Dresden - The Worst War
Crime Of WWII - 600,000 Dead
"Generakfeldmarschall Keitel said 600,000 were killed in Dresden." - Randulf Johan Hansen¨
DRESDEN. THE WORST WAR CRIME OF WWII
Fifty-two years ago, the Allies decided to make of the city of Dresden a moonscape.
The holocaust unleashed on Dresden had no strategic or tactical advantage whatsoever for the Americans or the British. Dresden was one of the most beautiful cities in Germany, dubbed the "Florence of the Elbe" because of its world-renowned collection of Baroque architecture. It was known as a showplace of culture. It had no military bases, no major communication centers or heavy industry. It had no air defense. In the last months of the war, it was known as "Die Lazarettstadt" - it had been declared a hospital town. It was also known as the "Fluechtlingsstadt" - the City of the Refugees.

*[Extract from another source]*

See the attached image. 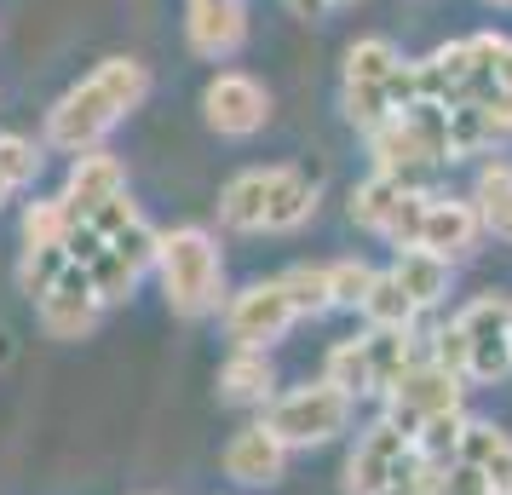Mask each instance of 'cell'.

Norman Stone, Professor of Modern History at Oxford, wrote in the Daily Mail:
"Already, by 1944, it should have been clear to most people in the government that we would have to deal with . . . Germans once victory had been won . . .
(W)e went on bombing German cities months and months after it had been clear that we would win, and that Stalin would be as potentially deadly an enemy. Some of the bombing was just pointless. In the last days of the war, we struck at the old gingerbread towns south of Wuerzburg, where there was no military target at all . . . just refugees, women and children. Of these acts of gratuitous sadism, the worst was the bombing of Dresden."
In the early weeks of 1945, the coldest winter in a century, Dresden was swollen with refugees fleeing the advance of the Soviet army. By then, the Soviets stood on German soil, and Ilja Ehrenburg, Stalin's Jewish propaganda demon - that monster master journalist of hate! - had for years hammered away in broadcast after broadcast aimed at the Red Army and repeated in millions and millions of leaflets: "Kill. Kill. Kill. Nobody is innocent. Neither the living, nor the yet unborn. . . " or ". . . if you have not killed a German a day, you have not done your duty to the Soviet motherland."
Now the Red Army was approaching - and by mid-February stood only 60 miles away from Dresden. Each new refugee train, each new river of wagons, trucks and cars brought fearful accounts of horrendous Soviet atrocities - murder, torture and brutal mass rapes. Hundreds of thousands of refugees flooded into the city of Dresden. The inhabitants moved closer together and took them all in, but even so, there was no room for all. Most of the refugees lived in the city's main park and in what was known as Die Altstadt - the Old Town. Weeping children lay on the cold and wet ground huddled against shivering dogs.